**Instructions for the task:** Name every parameter, other than self, that the __init__ method takes in the DBHandler code below.

**Page text:**
----

Beispiel #1
0
class DBHandler(object):
    def __init__(self,
                 rootDir,
                 fsmapFn,
                 db_host='localhost',
                 db_port=27017,
                 xml_config=None):
        self.rootDir = os.path.realpath(os.path.abspath(rootDir))
        self.fsmapFn = fsmapFn
        self.db_host = db_host
        self.db_port = db_port

        self.parser = Parser(xml_config) if xml_config is not None else None

        self.extensions = ['.xml', '.jpg', '.tiff']

        # to ensure safe operation on fsmap
        self.fsmap_lock = threading.Lock()

        self.fsMap = self._load()
        self._traverse()
        self._save()  # for debuggin...

        # lazy connection to MongoDB server
        # Must ensure mongod is running!
        self.client = pymongo.MongoClient(self.db_host, self.db_port)
        self.clientPool = {}

        # streaming queues
        self.fs_event_q = Queue()
        self.stream_q = Queue()

        # old map
        # This keeps old fsmap information when file system changes manually
        # e.g. folder move, rename, etc
        # If it is not empty dictionary, there is a bug....
        self._old_fsmap = {}

    def __del__(self):
        for _, h in self.clientPool.items():
            h.close()
        self.client.close()

    def _load(self):
        if not os.path.exists(self.fsmapFn): return {}

        try:
            with open(self.fsmapFn) as f:
                data = json.load(f)
        except (FileNotFoundError, TypeError, json.decoder.JSONDecodeError):
            print('[WARN] Failed to load saved fsmap, {}!!!'.format(
                self.fsmapFn))
            print('[WARN] Previous fsmap will be ignored, if there is.')
            return {}

        def __recursive_flatten(fsmap: dict, flattened: dict):
            item = dict(fsmap)
            item['children'] = [
                __recursive_flatten(child, flattened)
                for child in item['children']
            ]
            flattened[item['path']] = item

        t = {}
        for key, value in data.items():
            __recursive_flatten(value, t)
        return t

    def _save(self):
        def __convert_to_hierarchical_format(key: str, fsmap: dict):
            item = dict(fsmap[key])

----

**Given data:**

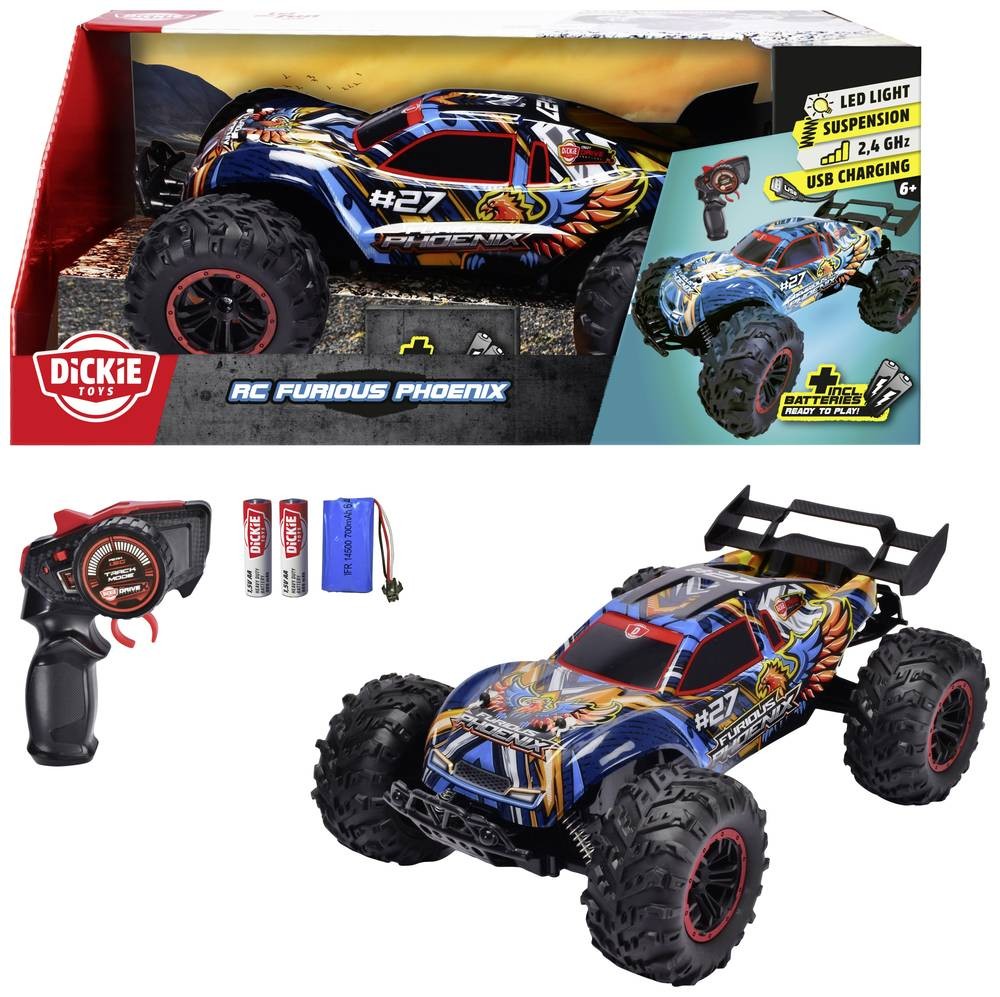 Dickie Toys 201108003 Furious Phoenix 1:10 RC Einsteiger Modellauto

----

**Exercise output:** rootDir, fsmapFn, db_host, db_port, xml_config